Konflikt zaczął się podczas wewnętrznego sparingu drużyny Zenitu. W jednej z akcji Szyrokow dość agresywnie zaatakował Keżmana. W następnej akcji Serb odwdzięczył mu się pięknym za nadobne. Rosjanin zinterpretował to jako akt zemsty, po czym podszedł do kolegi z drużyny, wydając się gotowy do walki wręcz. Być może doszłoby nawet do bójki, ale zwaśnionych graczy rozdzielił trener Anatolij Dawidow, który przerwał trening, dając piłkarzom ochłonąć.
– Nic wielkiego się nie zdarzyło.
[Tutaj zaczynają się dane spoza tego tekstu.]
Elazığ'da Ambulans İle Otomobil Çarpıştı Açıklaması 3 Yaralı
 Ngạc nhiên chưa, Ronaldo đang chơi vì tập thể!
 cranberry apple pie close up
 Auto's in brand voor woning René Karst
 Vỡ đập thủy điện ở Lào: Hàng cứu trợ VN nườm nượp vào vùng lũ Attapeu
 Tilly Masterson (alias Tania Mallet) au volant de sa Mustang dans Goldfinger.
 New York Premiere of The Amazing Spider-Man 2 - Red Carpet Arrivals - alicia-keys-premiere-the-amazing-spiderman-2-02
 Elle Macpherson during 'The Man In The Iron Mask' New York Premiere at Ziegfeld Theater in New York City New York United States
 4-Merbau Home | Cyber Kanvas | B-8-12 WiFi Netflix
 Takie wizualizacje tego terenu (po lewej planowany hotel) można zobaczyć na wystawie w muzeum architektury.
To była sytuacja jak każda inna na treningu. Bójki nie było, piłkarze powiedzieli sobie parę słów, a potem pogodzili się i podali sobie ręce. Nie ma czym się niepokoić. Keżman i Szyrokow wrogami nie będą. Jestem nawet zadowolony, że obaj mają taki wojowniczy charakter. Cieszy mnie to, że obaj pokazują swoją waleczność nie tylko na meczach, ale także na treningach – skomentował sytuację Anatolij Dawidow.